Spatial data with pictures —

— Begin —

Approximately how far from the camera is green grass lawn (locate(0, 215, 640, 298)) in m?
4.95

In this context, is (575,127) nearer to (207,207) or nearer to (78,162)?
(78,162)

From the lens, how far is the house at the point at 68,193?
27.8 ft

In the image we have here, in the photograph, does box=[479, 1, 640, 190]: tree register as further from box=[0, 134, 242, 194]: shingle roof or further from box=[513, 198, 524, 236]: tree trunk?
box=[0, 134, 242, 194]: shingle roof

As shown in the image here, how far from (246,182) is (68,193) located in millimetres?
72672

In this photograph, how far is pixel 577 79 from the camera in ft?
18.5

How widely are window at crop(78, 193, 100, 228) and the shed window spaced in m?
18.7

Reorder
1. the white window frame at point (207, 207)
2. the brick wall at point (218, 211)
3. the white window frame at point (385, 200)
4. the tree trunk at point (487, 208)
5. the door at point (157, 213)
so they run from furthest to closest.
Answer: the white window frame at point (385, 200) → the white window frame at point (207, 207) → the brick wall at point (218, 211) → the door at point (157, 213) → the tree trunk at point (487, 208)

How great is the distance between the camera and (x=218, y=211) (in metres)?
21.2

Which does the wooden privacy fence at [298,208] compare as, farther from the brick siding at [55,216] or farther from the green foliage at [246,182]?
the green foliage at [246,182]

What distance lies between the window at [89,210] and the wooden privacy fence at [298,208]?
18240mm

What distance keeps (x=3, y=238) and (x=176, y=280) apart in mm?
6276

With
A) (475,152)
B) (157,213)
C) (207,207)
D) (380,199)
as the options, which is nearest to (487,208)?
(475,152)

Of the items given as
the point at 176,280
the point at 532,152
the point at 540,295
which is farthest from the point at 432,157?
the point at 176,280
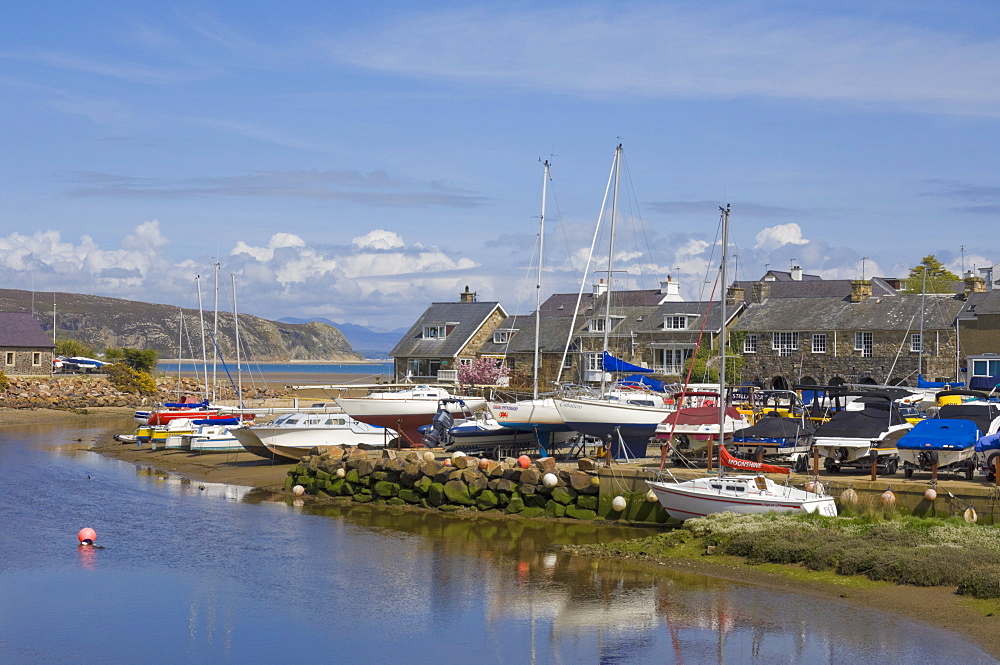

— End —

Stated exercise — Reproduce all the items above, replacing every occurrence of "wooden privacy fence" with "timber privacy fence" and leaving everything else unchanged. Leave the pictures out of your answer.

Reply to the task —
Approximately how far from the camera is green grass lawn (locate(0, 215, 640, 298)) in m?
4.95

In this context, is (575,127) nearer to (207,207) or nearer to (78,162)?
(78,162)

From the lens, how far is the house at the point at 68,193?
27.8 ft

In the image we have here, in the photograph, does box=[479, 1, 640, 190]: tree register as further from box=[0, 134, 242, 194]: shingle roof or further from box=[513, 198, 524, 236]: tree trunk?
box=[0, 134, 242, 194]: shingle roof

As shown in the image here, how far from (246,182) is (68,193) located in millimetres?
72672

In this photograph, how far is pixel 577 79 from the camera in ft?
18.5

How widely are window at crop(78, 193, 100, 228) and the shed window spaced in m?
18.7

Reorder
1. the white window frame at point (207, 207)
2. the brick wall at point (218, 211)
3. the white window frame at point (385, 200)
4. the tree trunk at point (487, 208)
5. the door at point (157, 213)
so they run from furthest to closest.
Answer: the white window frame at point (385, 200) → the white window frame at point (207, 207) → the brick wall at point (218, 211) → the door at point (157, 213) → the tree trunk at point (487, 208)

How great is the distance between the camera and (x=218, y=211) (in metres)?
21.2

Which does the timber privacy fence at [298,208] compare as, farther from the brick siding at [55,216] or farther from the green foliage at [246,182]?
the green foliage at [246,182]

What distance lies between the window at [89,210] and the timber privacy fence at [298,208]?
18240mm

What distance keeps (x=3, y=238) and (x=176, y=280) apart in mm?
6276

With
A) (475,152)
B) (157,213)
C) (207,207)
D) (380,199)
as the options, which is nearest to (487,208)?
(475,152)

Of the items given as
the point at 176,280
the point at 532,152
the point at 540,295
which is farthest from the point at 432,157?
the point at 176,280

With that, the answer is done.